In 2010 the FDA expanded the indication for Botox (onabotulinumtoxinA), traditionally used to smooth out face wrinkles, to include it as a preventive treatment for chronic migraine headaches in adults. It can serve as an alternative treatment and can help you avoid medication-induced migraines and prevent against recurring chronic migraines.
Understanding the Symptoms of Migraine
A migraine is definitely not just a really bad headache. If you’re going to get a migraine, you’ll want to be as prepared as possible. There are many tell-tale symptoms that a migraine could be coming on. In one study of migraine patients, 86.9% said they experienced one symptom prior to the onset of their migraine, while 71% reported experiencing two or more. The following are common premonitory symptoms:
- Aura: A visual aura normally comes in the form of lines, spots or flickering lights. Aura can last anywhere between five minutes and an hour. Normally, the headache sets in one hour after the aura subsides.
- Irritability, excitement or depression: Some people get very depressed ahead of a migraine, while others report feeling almost elated.
- A bad night’s sleep: The inability to fall asleep or wake up are common symptoms people who suffer from migraines experience. Evidence has pointed toward a relationship between poor sleeping patterns and the frequency and intensity of migraines.
- Watery eyes or a congested nose: These symptoms normally accompany a sinus headache, but many people mistakenly self-diagnose themselves to have a sinus headache when they actually have a migraine. One study found that 52% of people with self-diagnosed sinus headache actually had a migraine with or without aura.
- Throbbing pain on one or both sides of your head: Pulsating pain is a classic sign of migraines. In many cases, that throbbing occurs on just one side of the head. The Migraine Research Foundation reports that about 33% of people experiencing a migraine feel the pain on both sides of their head.
- Pain behind the eyes or in the neck area: Migraines are notorious for causing pain behind the eyes or even that runs into the neck.
- Yawning: Yawning may indicate a forthcoming migraine.

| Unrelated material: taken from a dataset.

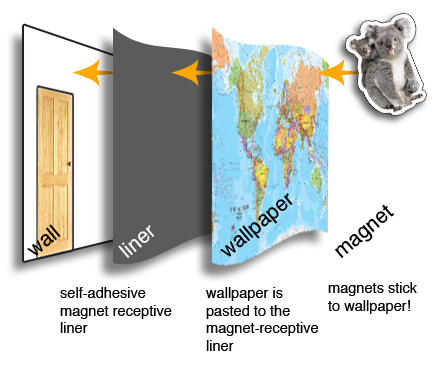 Printed Space: Magnetic Walls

In this case, yawning is near-constant, not just intermittent as it may be when you’re generally feeling tired.
- Nausea or vomiting: This can also be an indicator of an impending migraine.
- Triggers that worsen pain: The triggers might include smells, lights, noise or certain activities. This is why many people with migraines maroon themselves in dark, quiet rooms until the pain subsides.
- Speech difficulties: Physiologically, a migraine can affect many different brain functions. This can result in speech difficulties that can make you sound like you’re babbling.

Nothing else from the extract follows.